New Jersey married couple Tina Fey and Steve Carrell have each started to worry privately that the romance is going out of their marriage and they’re turning into what a friend of theirs calls his own marital relationship: “really good roommates.” So to liven things up, Carrell decides that their next date night, when they leave the kids with a sitter, should be a romantic dinner at a trendy restaurant in Manhattan.
But they arrive later than planned, the place is crowded, and they have no reservations. They’re hanging around the bar when a hostess comes through looking for the Tripplehorns, and when no one else responds, Carrell announces that they’re the Tripplehorns. This turns out to be a serious mistake.
Partway through dinner a couple of angry-looking guys come to their table and insist Carrell and Fey come outside with them. At first they assume they’re being thrown out for stealing the reservation, but they soon discover these guys don’t work for the restaurant at all. They’re armed thugs sent to relieve the Tripplehorns of a certain flash drive.
From this point it’s an action-adventure-comedy, with corrupt cops and politicians, a pair of dimwitted young small-time crooks (the original Tripplehorns) who are impressively deeply in love, various funny minor characters, and a series of comic set pieces that range from mildly amusing to seriously funny. They get some help from Mark Wahlberg, some sort of government agent Fey had met through her real estate job and who apparently never wears a shirt.
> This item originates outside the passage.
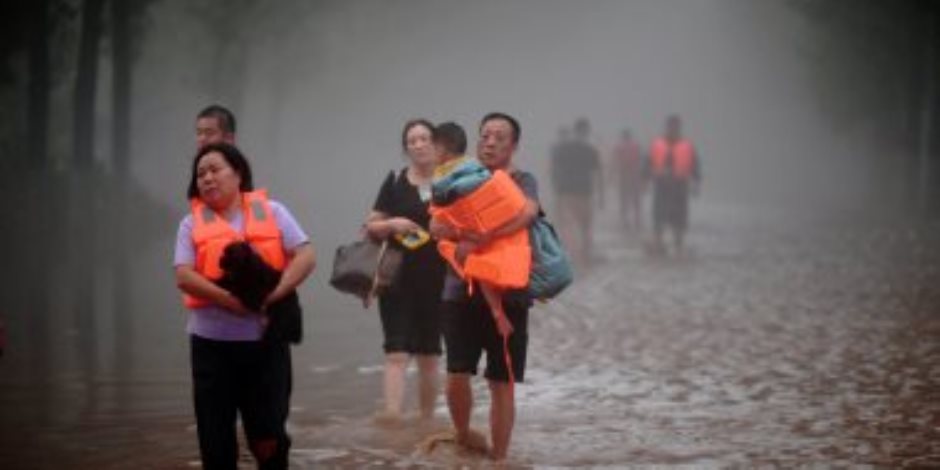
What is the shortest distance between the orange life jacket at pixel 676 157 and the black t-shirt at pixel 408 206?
15.7 m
He does own at least one, however, because we see it being worn (along with nothing else) by his guest, a stunning young woman who asks Fey and Carrell in her limited English whether they’re there to have sex with them.
When we get around to the inevitable car chase, Carrell and Fey manage to lock bumpers with a hilarious New York cab driver who’s the funniest character in the movie.
I don’t want to make it sound too good — a lot of it is merely mildly amusing and there’s at least one huge plot hole — but it never drags, and Fey and Carrell are so likable and so obviously having a good time that it’s not hard to suspend disbelief literally for the fun of it.